Dear Christian,
Do you feel compelled by the present distress to do something to help calm the chaos, unify broken relationships, and encourage love among neighbors and countrymen?
If so, you are not alone. It is hard to see the unrest and anxiety around us and not want to offer healing.
But what can you and I, specifically, do to heal the nation? Is there an answer?
Some Christians are shining shoes. Some are giving out hugs on street corners. Some are pushing to pass police reform. Some are trying to listen more to identify with the plights of fellow Americans.
Guess what? The answer to the unrest, the violence, the anger, the abuse of power, the ill will towards neighbors—the answer lies in the Gospel, the good news that Jesus Christ was crucified on behalf of all who believe in Him!
In Acts 10, God teaches a Jewish preacher and apostle, Peter, a vital lesson. He arranged for Peter to go to the house of a Gentile (non-Jew) named Cornelius, and the first thing Peter said to Cornelius and his family was, “You yourselves know how unlawful it is for a Jew to associate with or to visit anyone of another nation, but God has shown me that I should not call any person common or unclean” (Acts 10.28). Then Peter preaches one of my favorite sermons. He begins in this way:
34 “Truly I understand that God shows no partiality, 35 but in every nation anyone who fears him and does what is right is acceptable to him. 36 As for the word that he sent to Israel, preaching good news of peace through Jesus Christ (he is Lord of all), 37 you yourselves know what happened throughout all Judea, beginning from Galilee after the baptism that John proclaimed: 38 how God anointed Jesus of Nazareth with the Holy Spirit and with power.
Acts 10.34-38
And Peter ends the sermon with this:
To him all the prophets bear witness that everyone who believes in him receives forgiveness of sins through his name.”
Acts 10.43
The gospel clearly has gone forth to unify men of all nations.
In a vision of the coming Christ, Daniel wrote in Daniel 7:
13 “I saw in the night visions,
Daniel 7.13-14
and behold, with the clouds of heaven
there came one like a son of man,
and he came to the Ancient of Days
and was presented before him.
14 And to him was given dominion
and glory and a kingdom,
that all peoples, nations, and languages
should serve him;
his dominion is an everlasting dominion,
which shall not pass away,
and his kingdom one
that shall not be destroyed.
Malachi finished up the writings of the Old Testament prophesying of John the Baptist:
“Behold, I will send you Elijah the prophet before the great and awesome day of the Lord comes. And he will turn the hearts of fathers to their children and the hearts of children to their fathers, lest I come and strike the land with a decree of utter destruction.”
Malachi 4.5-6
The Gospel is about healing broken people because the Gospel changes our hearts.
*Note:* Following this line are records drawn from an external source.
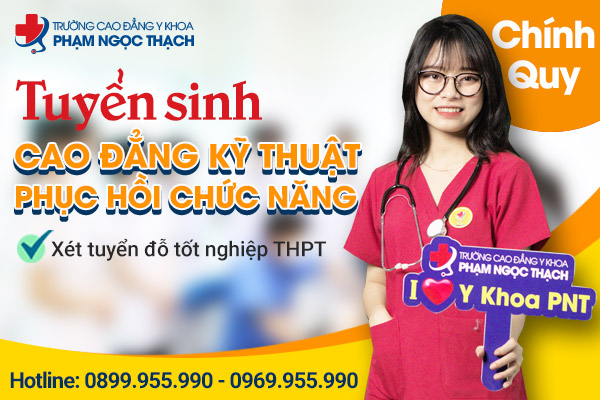 Tuyển sinh VX88 casino trực tuyến Kỹ thuật Phục hồi Chức năng 2025 Tuyển sinh VX88 casino trực tuyến Kỹ thuật Phục hồi Chức năng 2025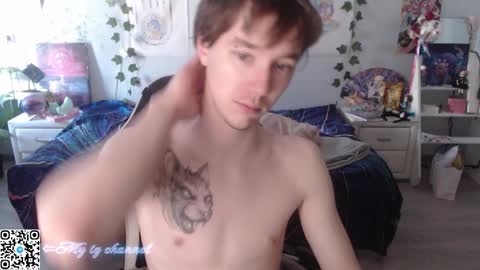 Yukichi online show from 09.27.25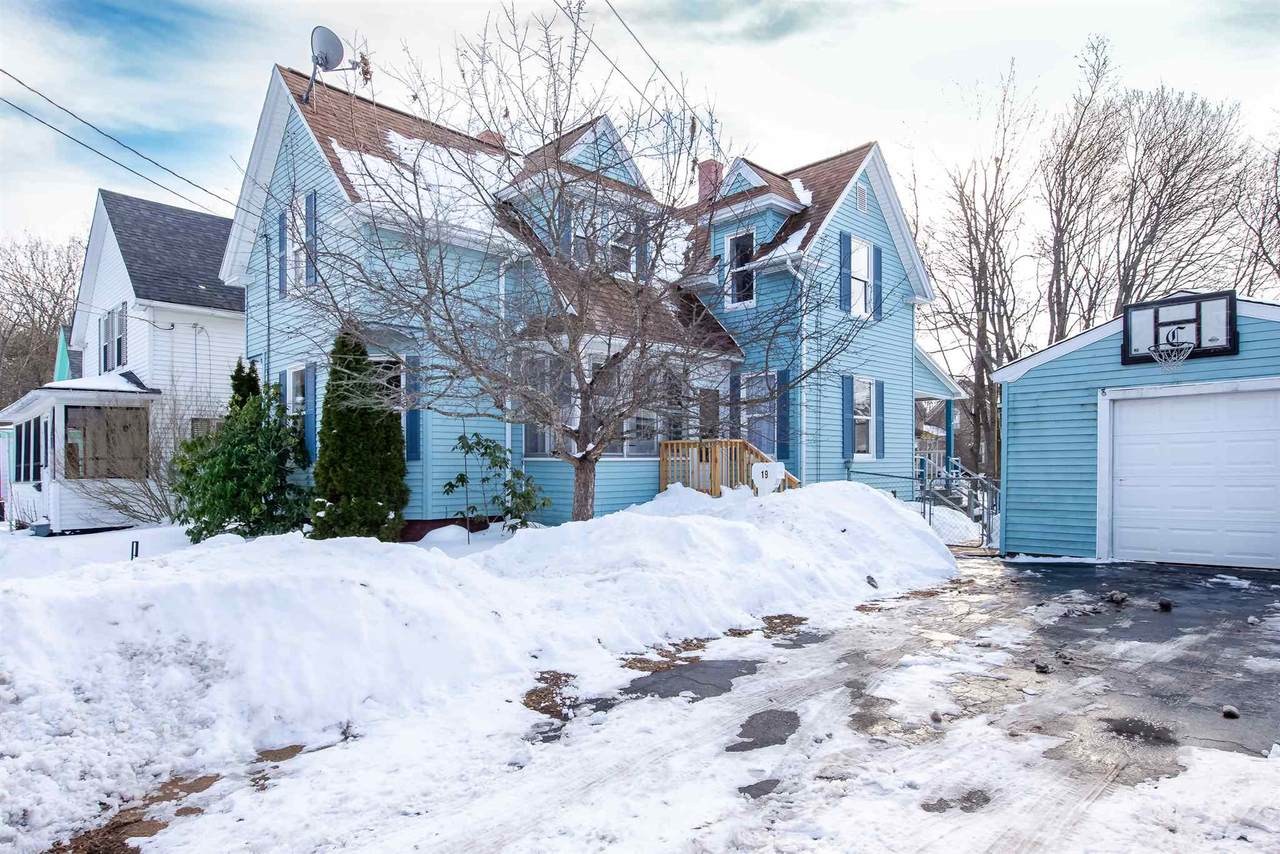 19 Logan Street - Photo 1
No longer do we view others with hate, although we all once hated one another (Titus 3.3), but now we love all men. God’s grace brings salvation to all people (Titus 2.11). When we truly understand His grace—that He loves and blesses us even though we are filthy, unrighteous, and deserving only of punishment—then we can truly extend grace to others.
I was saved by God’s grace! I did not deserve it. So, even though you, my neighbor, are acting the fool and attempting to hurt me in your hatred, I will still love you and show compassion for you and open my heart to you.
Jesus broke down the wall of separation between Jew and Gentile through the cross. His death opened the doors of reconciliation. We are first reconciled to God, then to our fellow man.
Do you want to do something to change this world? Do you want to effect real, lasting, and powerful change? Then preach the Gospel! Tell your neighbors about Jesus! He grants peace, life, and victory over the evil of this world.
It sounds too simple, doesn’t it? Jesus is certainly not the answer this world thinks it needs—but this world is full of darkness and does not walk in true wisdom. God has blessed us with the light of His word, the light of His Gospel, and we should share it! We should live it! We should bring God’s wisdom to bear on everything.
Really, we should just continue to walk in a manner worthy of the calling with which we’ve been called and preach the Gospel, which is God’s power unto salvation for ALL who believe, to the Jew first and also the Greek. May God bless us in this walk.